The Rough Guide to Cellaring Wine in a Hot Climate – A Survival Guide for Apartment Dwellers

 

You love fine wine, but you don’t love drinking 2-year old reds. So you want to start collecting some of the best wines until they mellow enough to enjoy. What you don’t have is an underground cellar. And you don’t have access to a double brick garage that you don’t need for your car. You don’t even have a house – you live in a second-floor apartment. Global warming isn’t helping either.

The obvious next step is to hire a vault at Kennards or Cellarit or the Wine Ark, where the temperature and humidity are perfect, and the only lights are LEDs.Perfect. Just one problem: 2 little boys have muscled into your lives, and they’re ripping big chunks out of your budget. So is your mortgage, which has grown even faster than the kids. So the perfect storage option may have to wait for a time.

You’ve read what the experts say: a constant temperature is essential, ideally between 14 – 18 degrees. That’s nonsense as you’ll find out. Yes, there are ways to store wine in your apartment, without serious risk of spoilage. Read on.

Wine Cabinets

These combine high cost of storage with reliance on – and the cost of – electricity to maintain a constant temperature. The 170 bottle Vintec cabinet pictured costs about $4000, so the cost per bottle is about $24 plus electricity. This gives you temperature-controlled storage for 14 dozen bottles of wine. By the time you add 1 or 2 more of these, cost will be an issue, along with space. And if you live in an area that suffers black-outs in summer, this is not a no-risk option.

The advice that wine needs to be stored at a constant temperature all year round turns out to be nonsense, as I’ve outlined in this post: Cellaring Wine in a Hot Climate – Over 4 Decades of Hard-Won Wisdom. Far more important is a buffer against sudden changes in temperature such as a cold southerly blasting through the house after a hot spell. The most important thing is making sure that the temperature changes are gradual from day to day and season to season.

That means looking for suitable storage places. The obvious ones to avoid are kitchens and laundries with appliances that put out heat. When I lived in a second floor apartment in Mosman, I used a huge cupboard in the hallway in the centre of the place for wine storage. More wine went under the beds in the second bedroom. I kept the wine in cardboard boxes, and stored almost 50 dozen that way.

Ticking the Right Boxes

In an apartment it makes sense to use the coolest room. You can use cheap foam or other insulation or a heavy blind to cover any windows, and you can store your wine in solid boxes that provide surprisingly effective insulation. With most wines now bottled under screwcaps, humidity is no longer a concern for wine storage but can still affect your labels, so bear that in mind.

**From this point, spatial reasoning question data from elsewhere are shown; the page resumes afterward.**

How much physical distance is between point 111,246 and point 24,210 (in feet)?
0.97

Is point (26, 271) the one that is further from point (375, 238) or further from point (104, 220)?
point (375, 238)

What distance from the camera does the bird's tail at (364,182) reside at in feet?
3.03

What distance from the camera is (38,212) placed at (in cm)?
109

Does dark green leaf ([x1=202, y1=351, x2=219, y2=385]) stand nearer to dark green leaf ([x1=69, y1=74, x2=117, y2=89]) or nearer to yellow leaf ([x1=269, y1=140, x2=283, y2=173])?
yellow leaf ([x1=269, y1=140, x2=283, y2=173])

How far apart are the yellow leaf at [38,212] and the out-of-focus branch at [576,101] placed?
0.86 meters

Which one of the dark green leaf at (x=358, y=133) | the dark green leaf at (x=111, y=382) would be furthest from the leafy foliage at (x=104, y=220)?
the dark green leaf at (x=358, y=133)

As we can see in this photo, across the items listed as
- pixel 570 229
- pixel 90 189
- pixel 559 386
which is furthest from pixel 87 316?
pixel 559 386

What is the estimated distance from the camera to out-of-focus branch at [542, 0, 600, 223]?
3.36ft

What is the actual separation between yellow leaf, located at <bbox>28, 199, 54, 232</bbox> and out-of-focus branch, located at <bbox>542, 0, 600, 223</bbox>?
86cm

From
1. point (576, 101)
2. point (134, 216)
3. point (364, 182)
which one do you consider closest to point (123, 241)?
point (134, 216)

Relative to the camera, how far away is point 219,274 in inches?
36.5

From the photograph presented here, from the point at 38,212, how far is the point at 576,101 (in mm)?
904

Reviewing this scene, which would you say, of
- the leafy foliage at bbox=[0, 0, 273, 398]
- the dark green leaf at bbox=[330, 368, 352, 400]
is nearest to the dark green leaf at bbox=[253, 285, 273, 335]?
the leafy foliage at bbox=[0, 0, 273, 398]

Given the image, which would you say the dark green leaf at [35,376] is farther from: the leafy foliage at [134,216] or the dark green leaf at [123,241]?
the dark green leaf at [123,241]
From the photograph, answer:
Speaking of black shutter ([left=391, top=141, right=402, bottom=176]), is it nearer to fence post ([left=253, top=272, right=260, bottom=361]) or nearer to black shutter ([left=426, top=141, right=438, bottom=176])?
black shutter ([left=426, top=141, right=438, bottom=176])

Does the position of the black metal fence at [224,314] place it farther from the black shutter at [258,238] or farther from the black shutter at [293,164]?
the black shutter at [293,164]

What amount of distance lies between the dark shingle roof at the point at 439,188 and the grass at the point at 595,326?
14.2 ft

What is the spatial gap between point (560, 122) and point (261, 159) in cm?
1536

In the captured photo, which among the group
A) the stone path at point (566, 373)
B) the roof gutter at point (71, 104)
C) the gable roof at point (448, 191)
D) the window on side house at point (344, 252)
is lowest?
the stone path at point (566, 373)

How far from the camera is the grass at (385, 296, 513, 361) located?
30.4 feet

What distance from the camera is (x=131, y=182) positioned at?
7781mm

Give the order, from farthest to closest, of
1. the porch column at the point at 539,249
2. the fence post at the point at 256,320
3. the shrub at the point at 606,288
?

Screwcaps also mean that you no longer need to store bottles lying on their sides, which gives you more storage options.

In the last few years, wine companies have taken to shipping wine in boxes that hold 6 bottles. As a result, most wineries and wine merchants now ship 6-pack boxes, and the empty ones are stacked up near the checkouts at retailers like Dan M’s and 1st Choice. There are crappy boxes and there are luxury boxes, so you need to be picky with the ones you use. Here are 3 of the best:

boxesThe top prize goes to the Casella box on the left / below. The thick cardboard is clearly designed for serious insulation during shipping. The downside is that this makes the box much bigger than others, so it will take up more storage space.

Second prize goes to the Grant Burge box (middle), a luxurious red package designed for their upmarket wines. This is a strong box made of quality cardboard, and it’s a standard size except for the length designed for those extra tall bottles. That means it also fits Riesling bottles as you can see. Very nice.

The third box is the standard 6-pack box with those soft cardboard inserts for bottles. They’re quite effective too, but vary in quality so you need to be picky. Go for the sturdy, thick ones. The boxes also come in different sizes, of course.

Wine Vaults

For a lock-up that you manage yourself at Kennards, the cost is $127 a month for a 25 case Mini Cellar. And it’s just under $400 a month for a 100 case ‘Jumbo Cellar’. That’s $1500 and $4800 per annum respectively, which is a big chunk out of your wine budget; and the facility is nowhere near as convenient as having the wine you want at hand.

Managed facilities, where the warehouse people look after your wine, catalogue it and accept deliveries from your wine merchant are much dearer again but still don’t address the tyranny of distance. Perhaps the best option is to hire a small vault for your most precious wines, and keep the rest at home.

Final thoughts

For most of us, storing wine involves compromises but I trust that this piece has added some practical footnotes to the rules for cellaring wine, which experts tend to hand down like God did the ten commandments. Clearly, if you live in Brisbane or Perth and further north, you may need more than well-insulated cardboard boxes. In really hot areas, you might want to use a combination of arrangements ranging from air-conditioning to storing some of your wine at a friend’s house or a temperature-controlled lock-up.

Whatever combination you choose, do the numbers carefully. If you’re collecting Grange, the storage cost per bottle is insignificant. If you’re collecting $20 wines, it’s a very different value proposition.